There were other laws affecting masters in regard to their treatment of their slaves and privileges of the latter. One provided that if the slave should steal food or clothing because ill-fed or destitute of apparel, the master should pay for the stolen property.[16] By the provisions of another, slaves were allowed to give testimony in trials of other slaves; the jurors, however, had to be "housekeepers" and "owners of slaves."[17] The beating or abuse of a slave without sufficient cause (no indication given as to what were the limits of "sufficient cause") was an indictable offence, and the person committing a crime of this sort was liable to the same penalties as for the commission of a similar offense on the body of a white person.[18]

Various laws of the early codes, 1813, 1819, 1829, restricting the slave from selling or vending articles under conditions apart from desire or knowledge of his owner are all evidence of his complete subjection by law to the will of his master, even in the smallest things and affairs of personal life, and disposal of belongings. Great care was taken to state specifically in these early laws that there should be no sale of liquor or any intoxicant to slaves.[19]

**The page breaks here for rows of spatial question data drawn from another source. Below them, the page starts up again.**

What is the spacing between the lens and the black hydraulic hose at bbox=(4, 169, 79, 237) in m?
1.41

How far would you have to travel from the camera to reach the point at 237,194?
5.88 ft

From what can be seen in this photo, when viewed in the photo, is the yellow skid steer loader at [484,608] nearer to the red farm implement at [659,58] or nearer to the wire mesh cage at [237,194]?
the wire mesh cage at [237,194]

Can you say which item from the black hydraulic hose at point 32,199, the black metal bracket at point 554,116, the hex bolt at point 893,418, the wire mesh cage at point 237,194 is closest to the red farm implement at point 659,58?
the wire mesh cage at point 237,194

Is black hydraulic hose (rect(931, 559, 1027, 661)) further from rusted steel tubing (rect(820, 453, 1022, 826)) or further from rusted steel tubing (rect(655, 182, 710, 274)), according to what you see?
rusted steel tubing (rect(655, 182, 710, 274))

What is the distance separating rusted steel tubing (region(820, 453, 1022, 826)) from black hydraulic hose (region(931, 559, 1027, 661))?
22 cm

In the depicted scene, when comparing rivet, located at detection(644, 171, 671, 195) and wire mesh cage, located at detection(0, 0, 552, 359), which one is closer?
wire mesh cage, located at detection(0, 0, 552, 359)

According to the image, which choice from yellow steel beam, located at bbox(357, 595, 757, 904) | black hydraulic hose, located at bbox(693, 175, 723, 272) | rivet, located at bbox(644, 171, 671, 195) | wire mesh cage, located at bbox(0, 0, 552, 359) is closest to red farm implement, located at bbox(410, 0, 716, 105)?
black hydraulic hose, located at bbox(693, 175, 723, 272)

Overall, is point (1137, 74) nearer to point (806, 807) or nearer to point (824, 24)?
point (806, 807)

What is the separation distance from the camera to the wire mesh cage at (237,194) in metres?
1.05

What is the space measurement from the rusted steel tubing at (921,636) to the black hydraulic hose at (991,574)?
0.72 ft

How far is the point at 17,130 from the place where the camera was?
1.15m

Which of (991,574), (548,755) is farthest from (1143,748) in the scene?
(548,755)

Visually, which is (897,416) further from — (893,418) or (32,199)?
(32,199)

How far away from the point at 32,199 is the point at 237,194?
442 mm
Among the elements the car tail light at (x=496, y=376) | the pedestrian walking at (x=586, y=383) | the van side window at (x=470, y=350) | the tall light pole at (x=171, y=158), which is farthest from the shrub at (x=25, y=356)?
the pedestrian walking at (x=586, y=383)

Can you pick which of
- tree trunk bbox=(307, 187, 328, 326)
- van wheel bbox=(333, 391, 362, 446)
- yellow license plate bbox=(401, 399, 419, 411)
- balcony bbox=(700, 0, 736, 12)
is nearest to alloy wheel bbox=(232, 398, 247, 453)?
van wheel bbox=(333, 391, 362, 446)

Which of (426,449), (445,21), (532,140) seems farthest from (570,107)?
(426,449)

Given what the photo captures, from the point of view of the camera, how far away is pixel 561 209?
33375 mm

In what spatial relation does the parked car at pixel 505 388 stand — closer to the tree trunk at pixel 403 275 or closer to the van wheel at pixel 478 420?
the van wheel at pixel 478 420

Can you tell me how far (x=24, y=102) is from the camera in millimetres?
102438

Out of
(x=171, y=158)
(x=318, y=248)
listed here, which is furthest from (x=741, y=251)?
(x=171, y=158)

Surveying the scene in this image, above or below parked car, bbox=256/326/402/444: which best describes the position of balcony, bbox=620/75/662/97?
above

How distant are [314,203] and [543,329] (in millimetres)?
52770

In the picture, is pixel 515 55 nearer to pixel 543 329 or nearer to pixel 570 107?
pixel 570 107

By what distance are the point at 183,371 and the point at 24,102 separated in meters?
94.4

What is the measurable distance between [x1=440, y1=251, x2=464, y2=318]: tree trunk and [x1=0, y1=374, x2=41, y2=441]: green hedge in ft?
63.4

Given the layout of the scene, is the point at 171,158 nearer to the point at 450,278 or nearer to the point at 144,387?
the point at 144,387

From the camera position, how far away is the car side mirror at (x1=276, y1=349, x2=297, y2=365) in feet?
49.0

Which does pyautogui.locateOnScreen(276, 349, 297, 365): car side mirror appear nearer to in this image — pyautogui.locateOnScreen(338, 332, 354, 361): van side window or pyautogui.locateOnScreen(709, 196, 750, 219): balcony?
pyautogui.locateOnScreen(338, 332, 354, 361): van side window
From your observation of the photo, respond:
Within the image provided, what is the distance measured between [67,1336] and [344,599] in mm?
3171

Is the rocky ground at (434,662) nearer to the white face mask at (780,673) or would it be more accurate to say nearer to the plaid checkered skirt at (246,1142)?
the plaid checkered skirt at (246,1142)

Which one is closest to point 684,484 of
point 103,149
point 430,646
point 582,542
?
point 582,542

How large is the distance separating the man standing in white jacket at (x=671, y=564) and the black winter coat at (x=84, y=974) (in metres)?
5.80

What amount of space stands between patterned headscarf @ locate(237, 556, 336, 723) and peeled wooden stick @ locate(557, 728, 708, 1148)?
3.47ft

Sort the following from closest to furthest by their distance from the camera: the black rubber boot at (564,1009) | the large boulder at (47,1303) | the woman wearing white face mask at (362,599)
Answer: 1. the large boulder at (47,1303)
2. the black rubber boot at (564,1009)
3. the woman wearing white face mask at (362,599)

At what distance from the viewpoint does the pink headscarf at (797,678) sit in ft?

The provisions concerning larger questions of a slave's activity and privilege are all interesting, and it will be of value to regard, first of all, that for bringing slaves into the State. Slaves were not to be brought into Tennessee unless for use, or procured by descent, devise, or marriage.[20] This enactment was made in 1826, and prepared the way for far more severe measures later. The idea of all legislation of this nature argues clearly the discouragement of slavery as a prevailing institution, by means of preventing fresh importations for sale. Tennessee was not to be, if it could be prevented, a slave market, like Mississippi.